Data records
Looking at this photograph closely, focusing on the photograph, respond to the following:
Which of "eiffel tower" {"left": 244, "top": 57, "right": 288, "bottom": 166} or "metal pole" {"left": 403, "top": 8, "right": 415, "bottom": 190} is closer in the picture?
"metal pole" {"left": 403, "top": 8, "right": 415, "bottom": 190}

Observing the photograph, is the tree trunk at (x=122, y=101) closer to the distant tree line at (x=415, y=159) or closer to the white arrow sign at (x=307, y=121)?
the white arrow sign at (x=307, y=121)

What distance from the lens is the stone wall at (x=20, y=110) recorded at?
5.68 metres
* * *
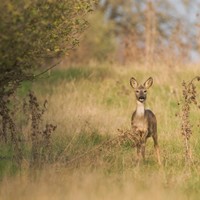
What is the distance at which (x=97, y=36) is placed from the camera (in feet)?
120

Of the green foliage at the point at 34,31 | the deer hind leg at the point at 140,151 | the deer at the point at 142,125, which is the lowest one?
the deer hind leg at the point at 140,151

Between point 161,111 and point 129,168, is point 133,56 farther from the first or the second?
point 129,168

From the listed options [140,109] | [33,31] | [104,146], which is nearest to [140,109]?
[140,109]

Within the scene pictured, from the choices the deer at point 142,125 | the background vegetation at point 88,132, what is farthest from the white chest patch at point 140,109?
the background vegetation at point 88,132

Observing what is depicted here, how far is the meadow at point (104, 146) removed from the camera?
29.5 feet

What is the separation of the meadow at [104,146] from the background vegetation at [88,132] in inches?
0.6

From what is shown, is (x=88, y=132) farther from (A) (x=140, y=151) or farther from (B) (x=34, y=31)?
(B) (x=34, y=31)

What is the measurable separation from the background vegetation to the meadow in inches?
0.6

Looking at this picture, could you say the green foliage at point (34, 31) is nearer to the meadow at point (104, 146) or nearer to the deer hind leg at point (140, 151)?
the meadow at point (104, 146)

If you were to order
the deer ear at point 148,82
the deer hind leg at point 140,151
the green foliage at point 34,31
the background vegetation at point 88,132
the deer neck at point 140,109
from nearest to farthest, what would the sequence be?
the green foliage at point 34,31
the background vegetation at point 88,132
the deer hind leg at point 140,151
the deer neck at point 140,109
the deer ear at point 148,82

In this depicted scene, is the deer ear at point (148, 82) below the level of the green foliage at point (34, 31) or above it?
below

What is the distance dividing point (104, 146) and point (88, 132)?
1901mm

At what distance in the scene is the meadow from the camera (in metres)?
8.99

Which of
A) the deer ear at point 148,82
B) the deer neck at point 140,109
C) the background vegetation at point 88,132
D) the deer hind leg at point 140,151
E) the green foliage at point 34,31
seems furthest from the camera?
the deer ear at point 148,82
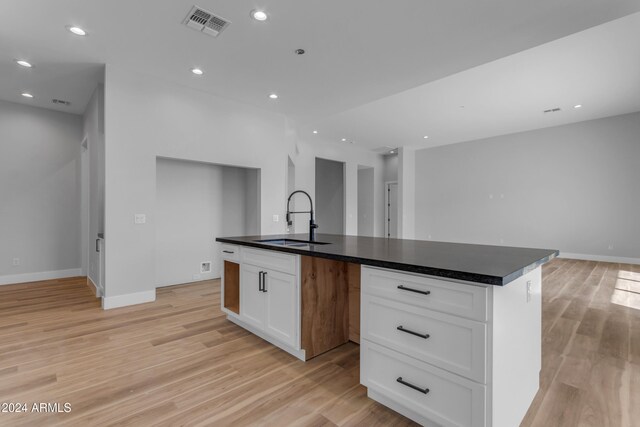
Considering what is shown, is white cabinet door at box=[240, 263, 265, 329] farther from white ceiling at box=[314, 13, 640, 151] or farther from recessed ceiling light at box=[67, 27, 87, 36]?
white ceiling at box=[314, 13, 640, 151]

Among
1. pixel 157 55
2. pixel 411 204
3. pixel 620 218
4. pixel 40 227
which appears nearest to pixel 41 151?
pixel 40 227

- WRITTEN PROBLEM:
Count the lines in the data records above that contain the string "right", matching case exactly, and reply with the number alone.

- WORKED ANSWER:
2